From Intel XML Parsing Accelerator, we found that character checking loop occupies more than 60% CPU cycles of the whole parsing process, depending on the property of benchmark. There are two kinds of important behavior in this loop, read bytes and check whether it is legal for its corresponding entity type. Without any parallel instructions for string comparison, this process must be implemented in serializing mode.
I think the instructions would be useful for superfast user agent detection in web servers.

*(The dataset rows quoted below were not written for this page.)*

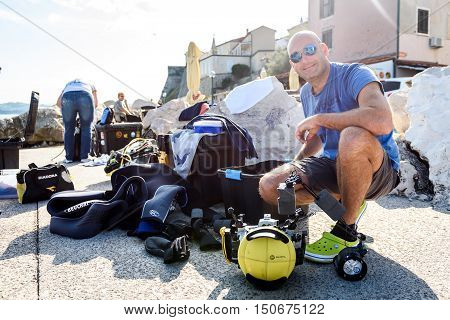 Piran Slovenia - September 24 2016: DRM Open - underwater photography splash-in competition in Slovenia. Underwater photographers are setting up photographic and diving equipement for scuba diving.
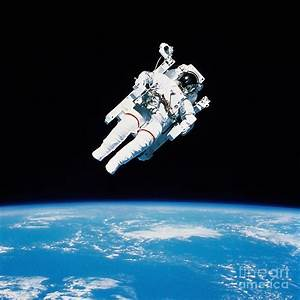 Astronaut Floating In Space Photograph by Stocktrek Images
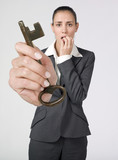 anxious businesswoman holding key of success poster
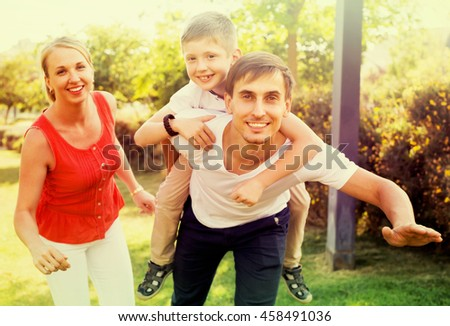 happy family of three looking happy and holding thumbs up in park on summer day 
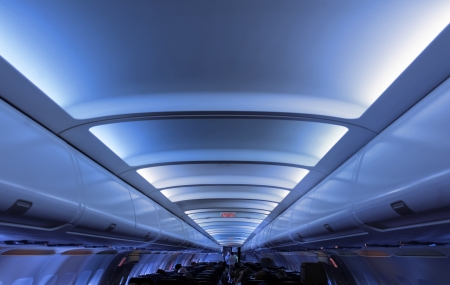 Interior of a commercial airplane  No recognizable faces  Toned image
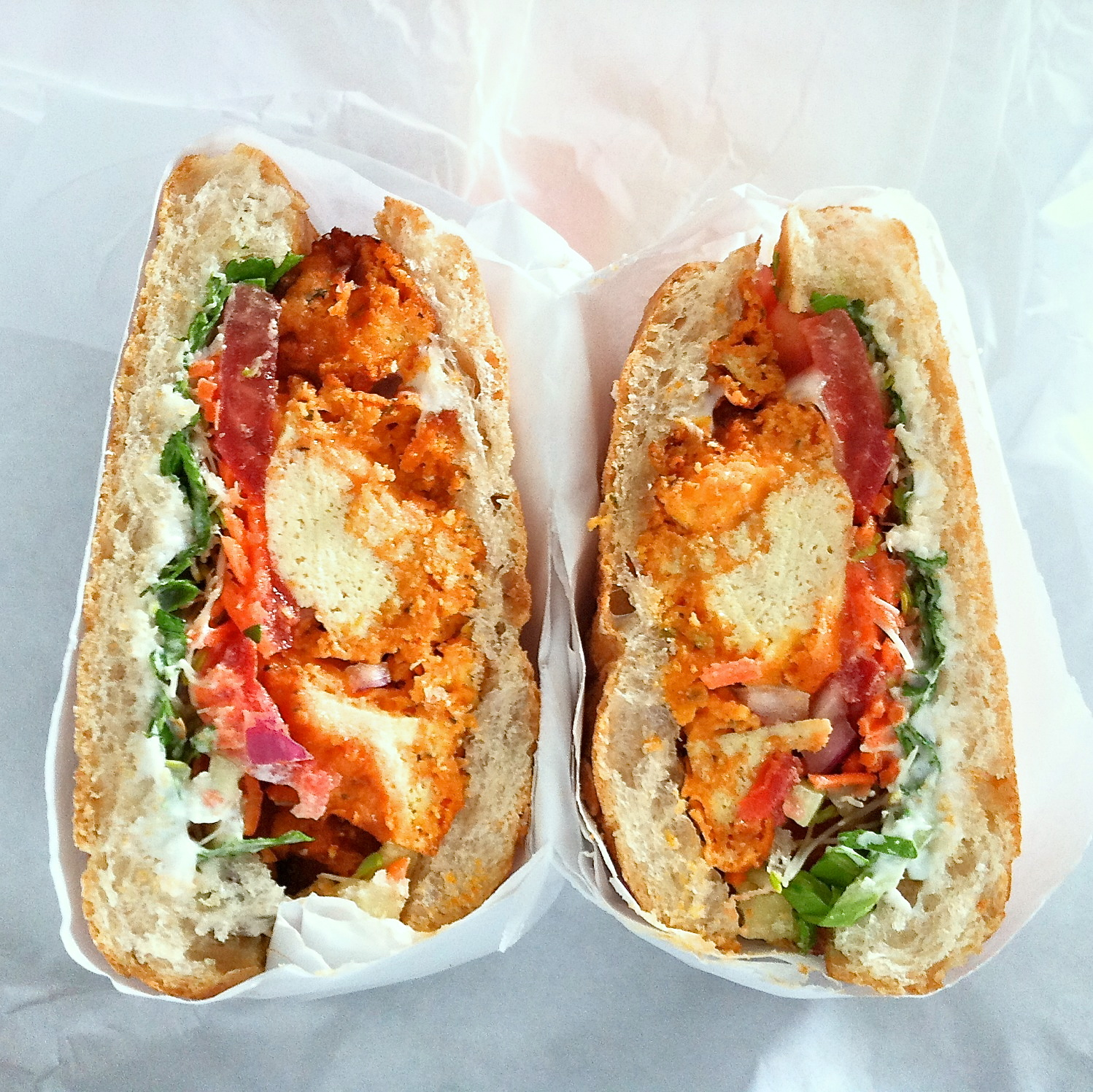 Buffalo Popcorn Tofu on Ciabatta from Wheatsville Coop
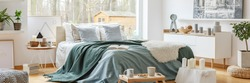 Green blanket on a cozy, double bed by a large window in a scandinavian style bedroom interior with a view at a forest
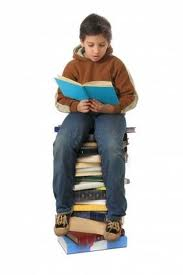 student with a pile of books - Coping with an Introverted Child by Ashley Hardway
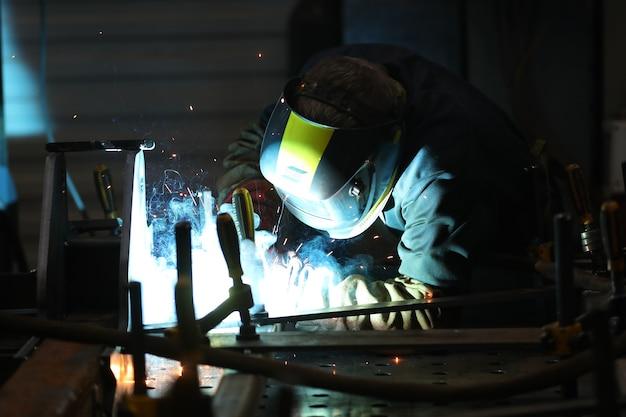 Worker in a factory welding iron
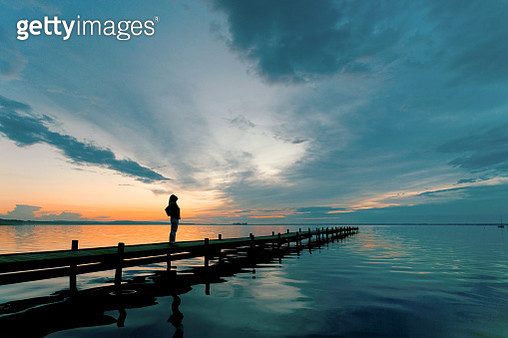 Young woman standing lakeside on jetty having a look at magical cloudscape and sunset colors.  - gettyimageskorea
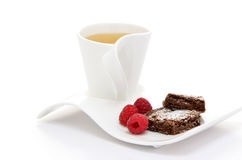 Tea with brownies and raspberries Stock Photo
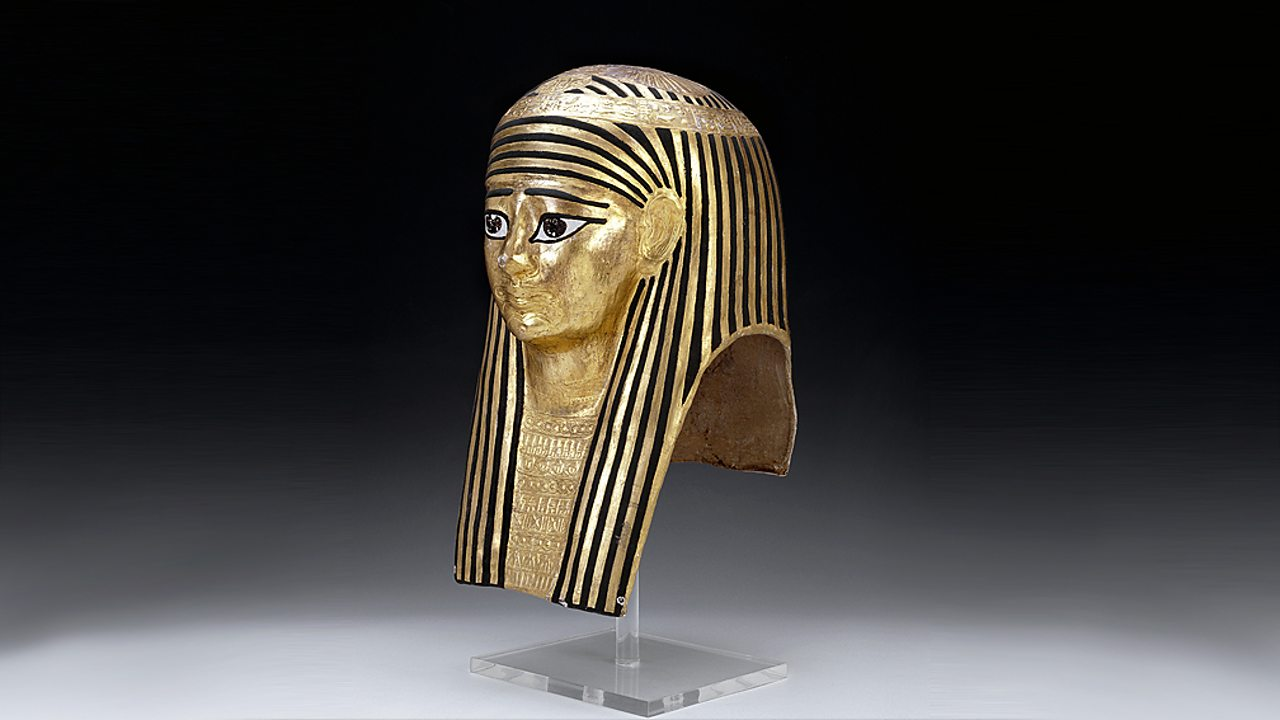 A photograph of a human mummy mask coated in gold leaf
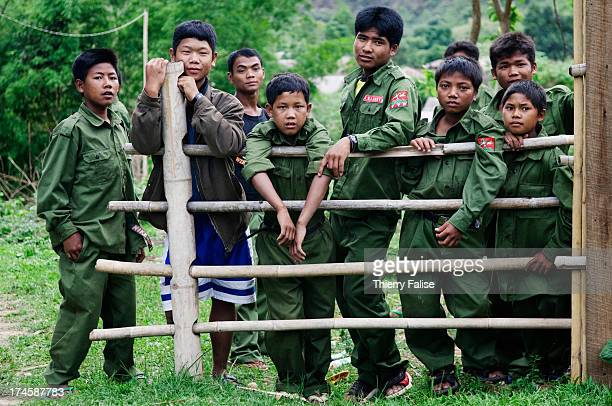 Child soldiers from the United Wa State Army 171 Division in a village in the socalled Southern Wa State The 171 Division is run by the Chinese Wa...
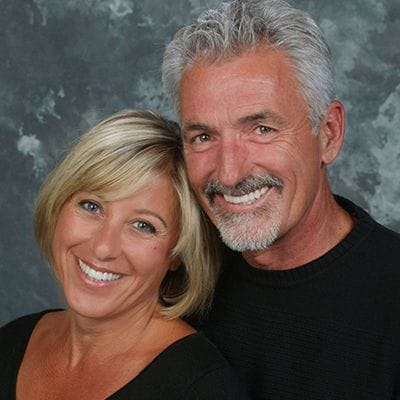 Man and woman with healthy smiles after dental implant tooth replacement
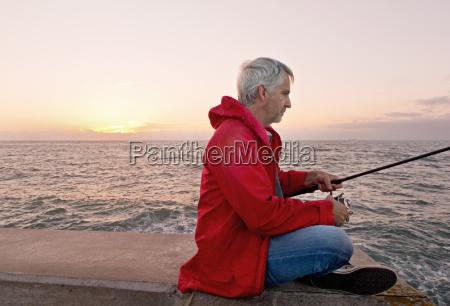 mature man sea fishing from jetty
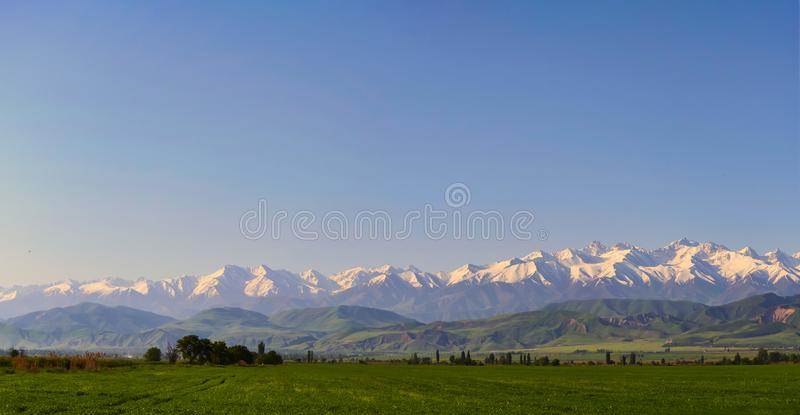 Mountain landscape. Fresh green meadows at sunrise in springtime, mountains lit by the rising sun. Panoramic view of the idyllic mountain landscape. Fresh green stock photography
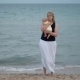 Mother with Lost Look Holding Baby Being Alone at the Beach Near Sea - VideoHive Item for Sale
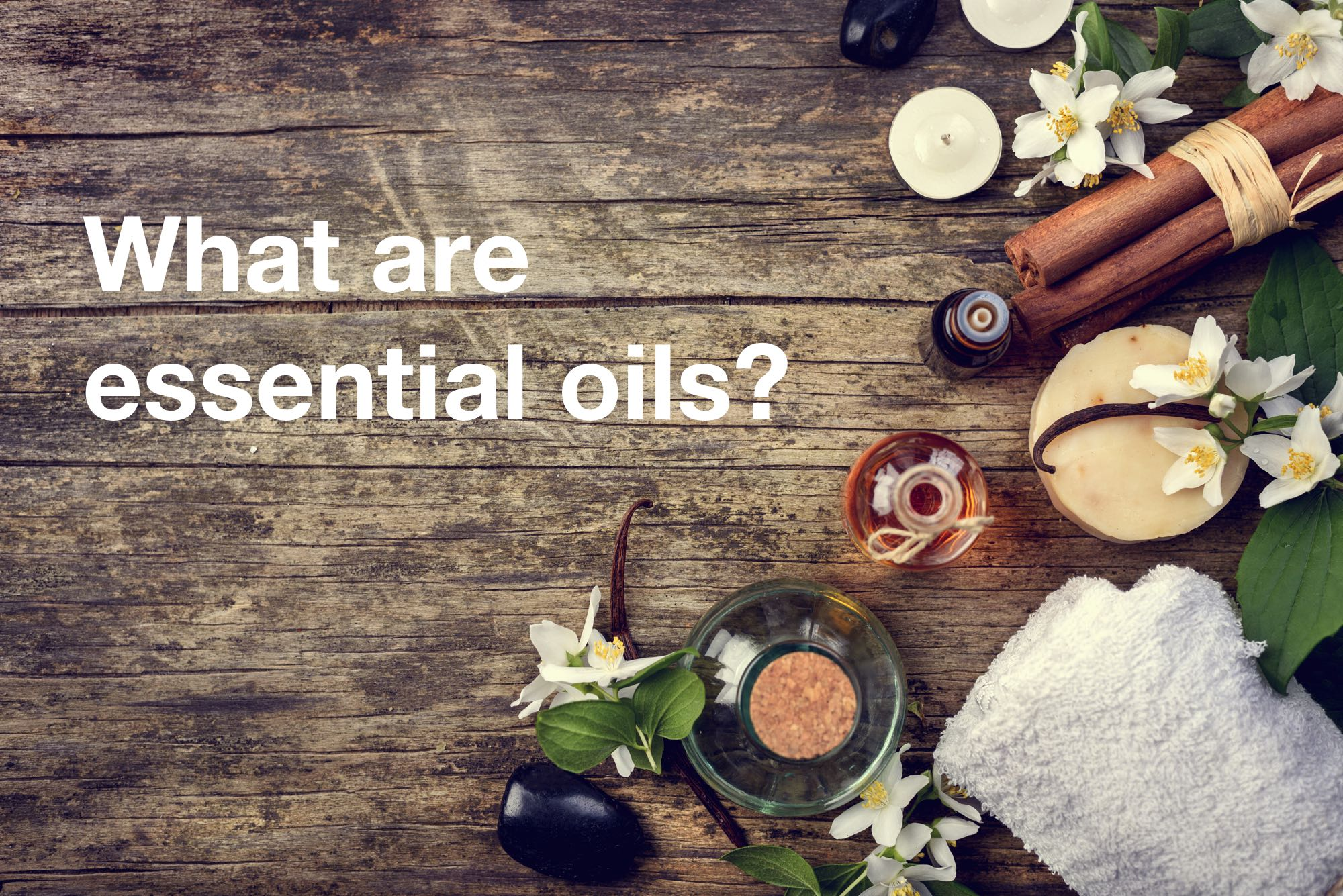 A display of essential oil ingredients with an overlay saying: what are essential oils
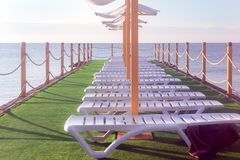 Sunbeds on the grass by the sea. With yellow fence royalty free stock photos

I think PCMPESTRI and the other instructions work with 16-byte strings, and you could probably take a 16-byte chunk of a certain area of the user agent string that would uniquely identify the key factors you cared about across all user agents, like mobile or not, specific browser and version (which could, for example, tell you if you could use the vectors in SIMD.JS because you'd know which browsers support it.) The web is too slow, and I think common web servers, applications, and databases would be much faster if they used modern CPU instructions in their code.
(Example user agent string: Mozilla/5.0 (Windows NT 10.0; Win64; x64) AppleWebKit/537.36 (KHTML, like Gecko) Chrome/49.0.2623.110 Safari/537.36)
Author: Agner Date: 2016-04-02 04:26
I have found a way to do addition of very large integers without the need for special carry bits:
- Put the two big numbers into vector registers A and B, or as much of the numbers that will fit into the maximum vector length
- Calculate the sums of all 64-bit vector elements: C = A + B
- Make a vector of the carries, one bit in each 64-bit element: D = (C < A)
- Find elements with all ones: E = (C == -1)
- Combine bit 0 of each element of C into an integer bitfield: D1 = convert_boolean_vector_to_bitfield(D)
- Do the same with E: E1 = convert_boolean_vector_to_bitfield(E)
- Use integer operations to do the carry look-ahead. D1 is the elements that generate carry, E1 is the elements that propagate carry. F = E1 xor (E1 + 2D1 + carry_in)
- Convert back from bitfield to vector: F1 = convert_bitfield_to_boolean_vector(F)
- Add the propagated carries: Sum = C + F1
- Carry out if more rounds needed: Carry_out = F >> number_of_vector_elements
If we don't have the extra carry flags, then we will need special instructions for checking if an addition, multiplication, etc. overflows. After each addition or other arithmetic instruction, issue another instruction with the same inputs just to check if the operation overflows. The outputs of all the overflow checks for a series of calculations should then be OR'ed together. The total number of instructions will be three times the number of instructions needed without overflow check.
So what are the costs and benefits? Without the extra flag bits we need three times as many instructions if we want to check for integer overflow. We can avoid overflow in many cases by using 64-bit integers, but even 64-bit integers can easily overflow if the calculation has many multiplications. Compiler support for checking integer overflow is rare, unfortunately, so any mechanism for detecting integer overflow will perhaps not be used much. On the other hand, if an efficient method was available, we would probably see compilers that support it and programmers that use it. In fact, many programmers are frustrated over how difficult it is to detect signed integer overflow. Traps for integer overflow exception is not good for vector code. One solution is to use floating point calculations instead of integer, but I don't see that solution used much. Floating point calculations have longer latencies, of course. No solution seems to be really good here.